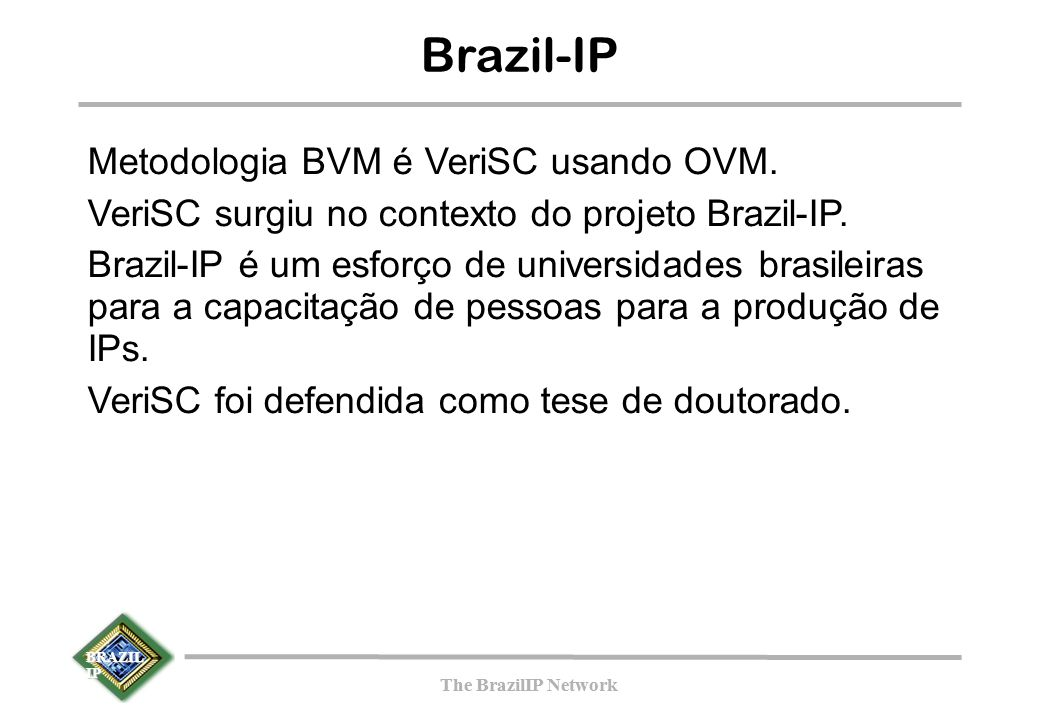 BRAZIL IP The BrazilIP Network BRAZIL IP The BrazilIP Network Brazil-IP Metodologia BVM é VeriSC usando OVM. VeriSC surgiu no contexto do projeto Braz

========

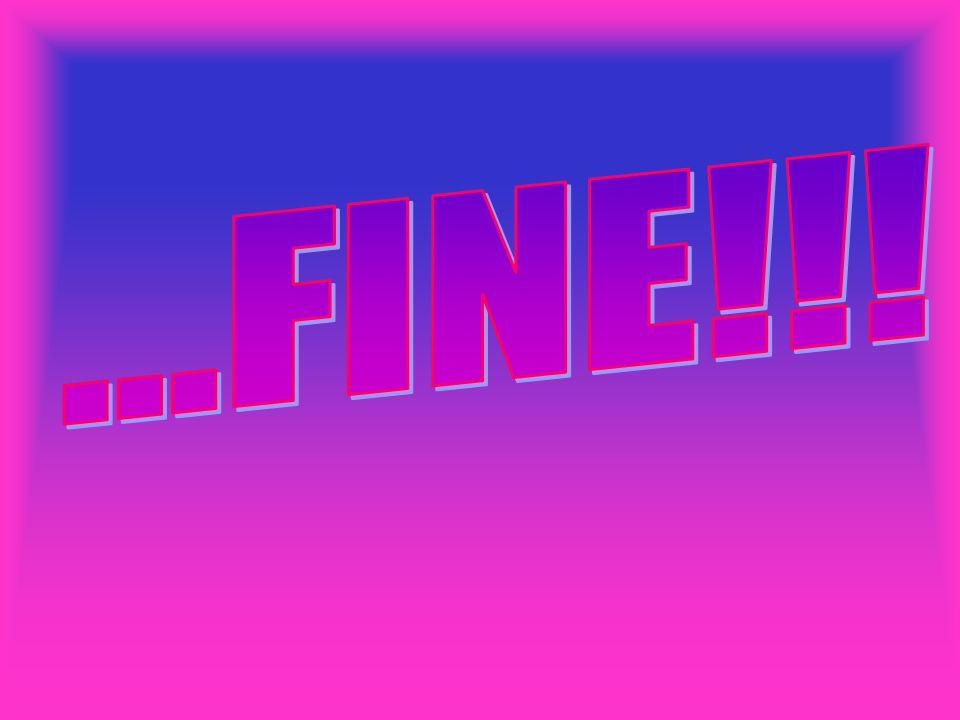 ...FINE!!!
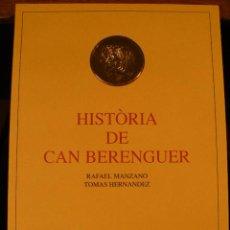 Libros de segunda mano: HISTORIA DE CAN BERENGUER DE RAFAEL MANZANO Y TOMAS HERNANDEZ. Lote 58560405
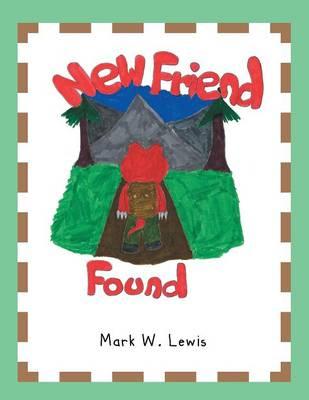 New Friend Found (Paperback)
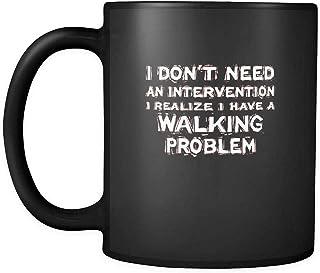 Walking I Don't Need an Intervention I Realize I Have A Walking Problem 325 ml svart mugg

========

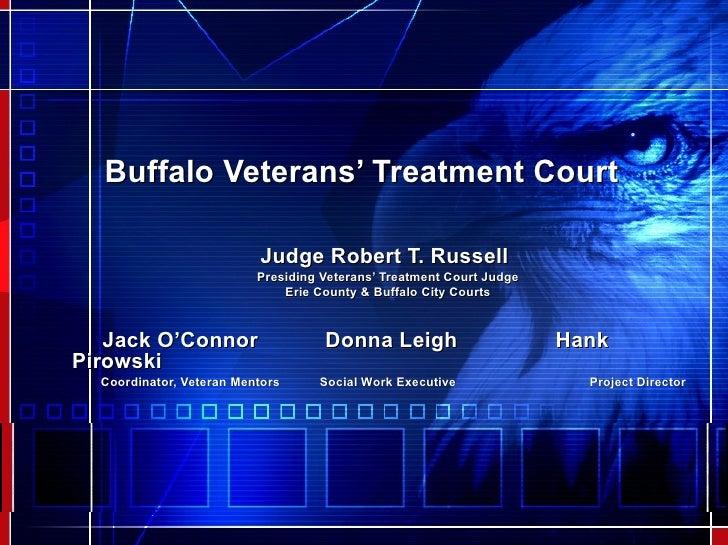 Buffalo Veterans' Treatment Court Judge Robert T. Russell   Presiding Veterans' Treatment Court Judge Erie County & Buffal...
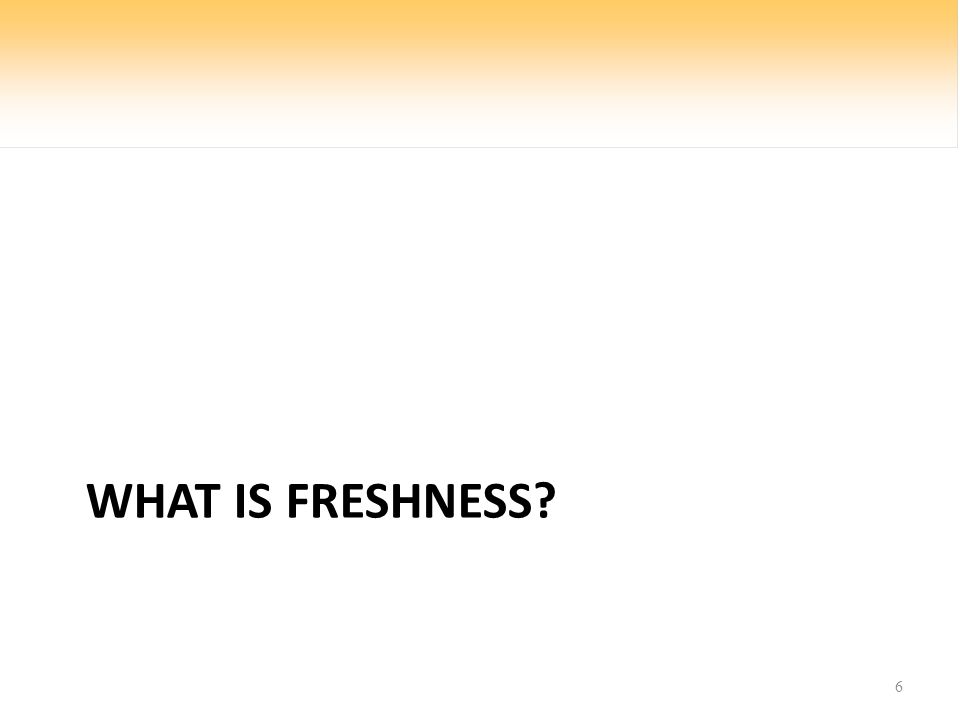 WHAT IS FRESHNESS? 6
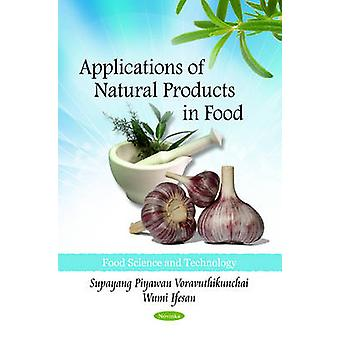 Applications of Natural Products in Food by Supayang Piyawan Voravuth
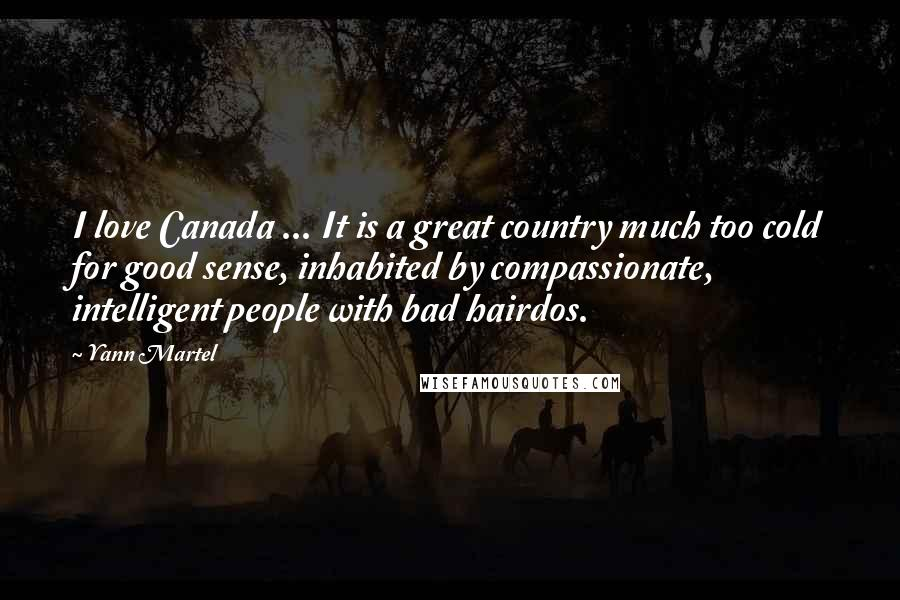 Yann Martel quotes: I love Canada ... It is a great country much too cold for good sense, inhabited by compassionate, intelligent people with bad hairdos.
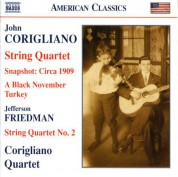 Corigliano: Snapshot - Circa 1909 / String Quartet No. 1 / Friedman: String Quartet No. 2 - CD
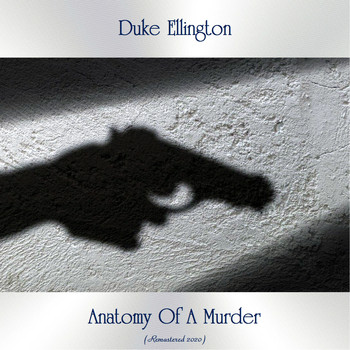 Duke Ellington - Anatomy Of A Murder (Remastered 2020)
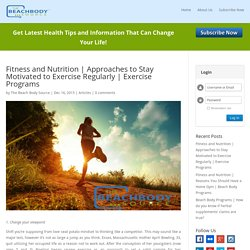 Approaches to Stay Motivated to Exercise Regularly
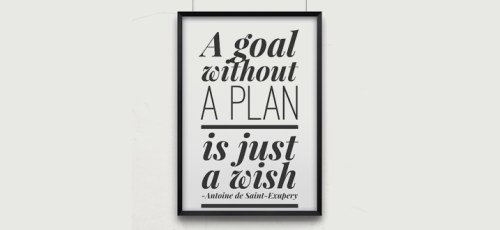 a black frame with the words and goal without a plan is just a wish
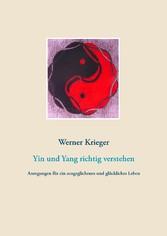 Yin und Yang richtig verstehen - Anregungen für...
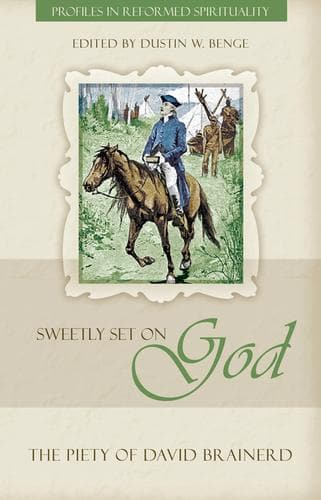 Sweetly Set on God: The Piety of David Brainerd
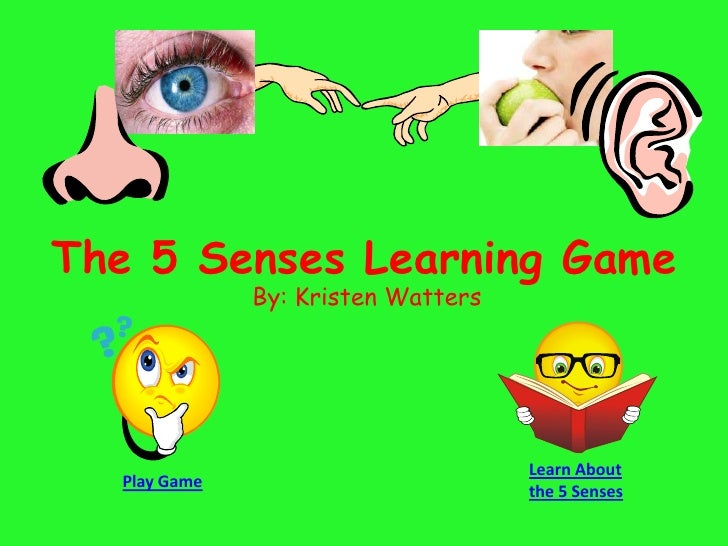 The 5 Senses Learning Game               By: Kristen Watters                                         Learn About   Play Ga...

========

*Task goal*.
Look above for the line containing "Approaches to Stay" and the line containing "The 5 Senses", then reproduce both and everything between them exactly, pictures omitted.

*Task solution*.
 Approaches to Stay Motivated to Exercise Regularly
 a black frame with the words and goal without a plan is just a wish
 Yin und Yang richtig verstehen - Anregungen für...
 Sweetly Set on God: The Piety of David Brainerd
 The 5 Senses Learning Game               By: Kristen Watters                                         Learn About   Play Ga...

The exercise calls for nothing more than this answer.